Pharma Under Pressure: U.S. Tariffs on India
India is the world’s largest supplier of generic medicines by volume, and exports over $7 billion annually to the U.S. But in 2024, several warning letters from the U.S. Food and Drug Administration (FDA) flagged quality lapses at Indian plants — particularly in states like Gujarat and Telangana. The Trump administration used these findings to justify tariffs, claiming Indian firms were flooding the U.S. market with underpriced drugs.

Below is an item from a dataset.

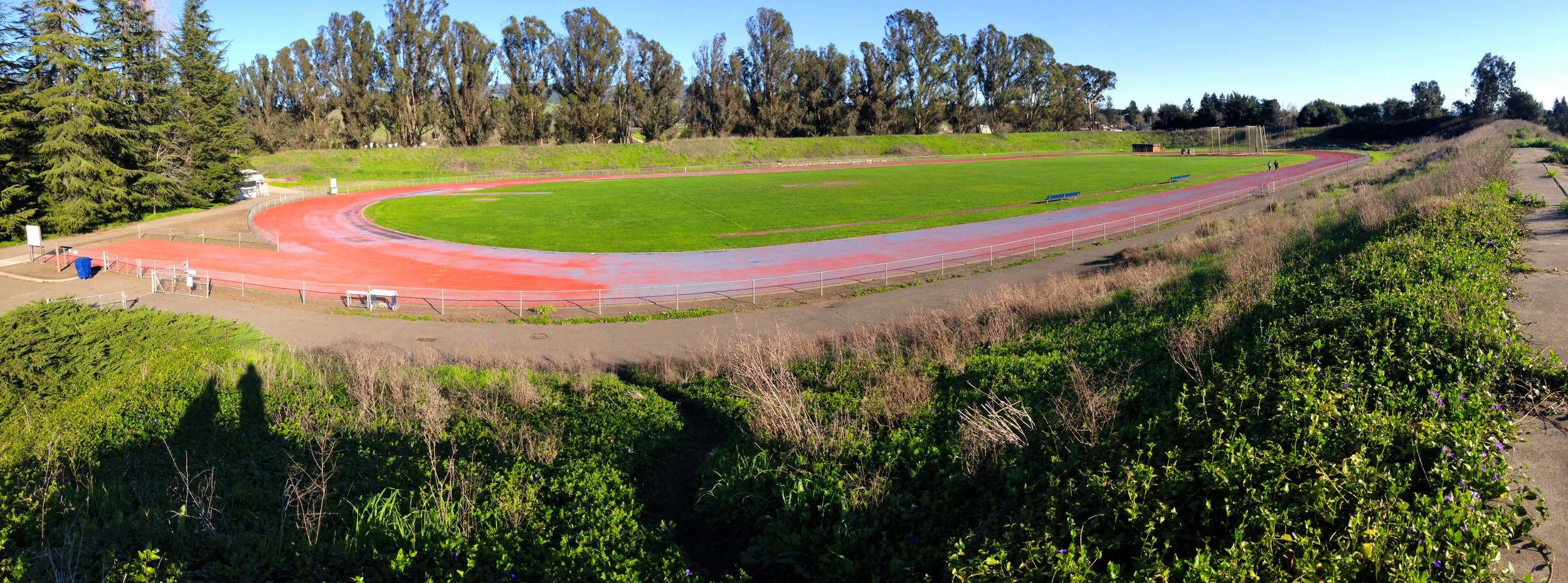 STAR // Niquie Wilson   Sonoma State University's women's track and field team was disbanded after a lack of interest from student-athletes and lack of adequate facilities in 2007. In the summer it was announced the team would return to Sonoma State after much interest from the student body.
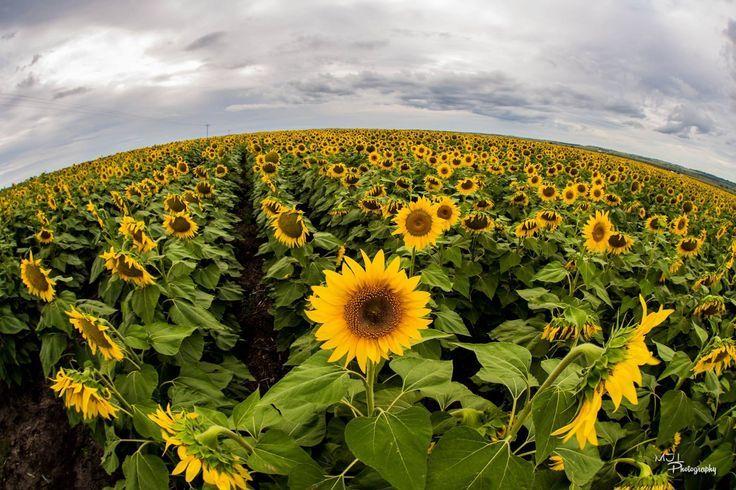 Sunflower Route - Allora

The 15% tariff, applied in October 2024, targeted common generics like acetaminophen, amlodipine, and cefixime. The move sent shockwaves through India’s pharmaceutical sector. Exporters feared a sharp drop in price competitiveness, while U.S. importers worried about shortages and price hikes.
India’s Ministry of Commerce issued a formal demarche to the U.S. embassy in New Delhi, stating that “India’s pharmaceutical exports are essential for affordable healthcare in the United States” and emphasizing their long history of FDA-approved manufacturing.

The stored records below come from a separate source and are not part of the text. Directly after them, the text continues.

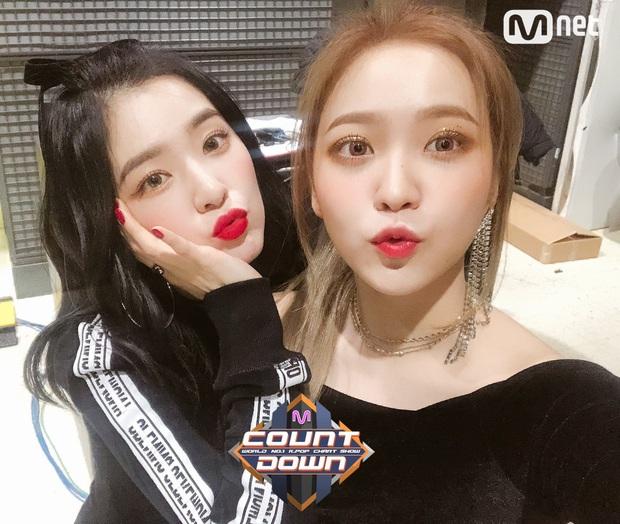"""Loạt tình huống """"bóc trần"""" tính cách thật của nữ thần Irene: Từ buổi hẹn hò với Jennie cho đến """"cú lừa"""" Park Bo Gum trên sóng truyền hình - Ảnh 11."""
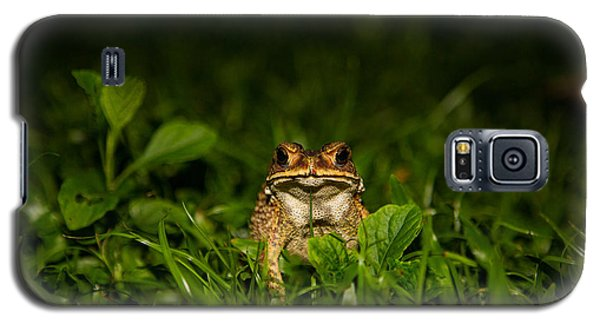Galaxy S5 Case featuring the photograph Frog Stare by Mike Lee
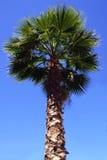 Palmera Imagen de archivo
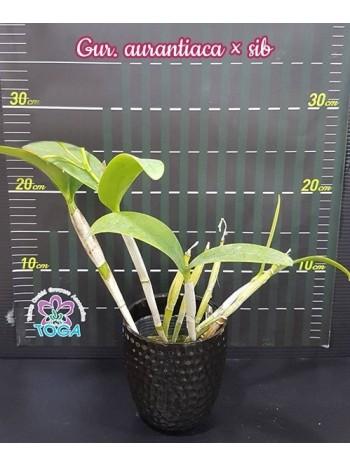Орхидея Катлея (Gur aurantiaca x sib)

Industry voices echoed this. The Indian Pharmaceutical Alliance (IPA) described the tariffs as “counterproductive” and warned that up to 20% of U.S. generics could face disruption due to the duties.
By May 2025, following bilateral consultations, the U.S. agreed to suspend tariffs on certain life-saving drugs, especially those in short supply. However, scrutiny on compliance remains high, and the FDA is expected to maintain stricter inspections of Indian plants in 2025–26.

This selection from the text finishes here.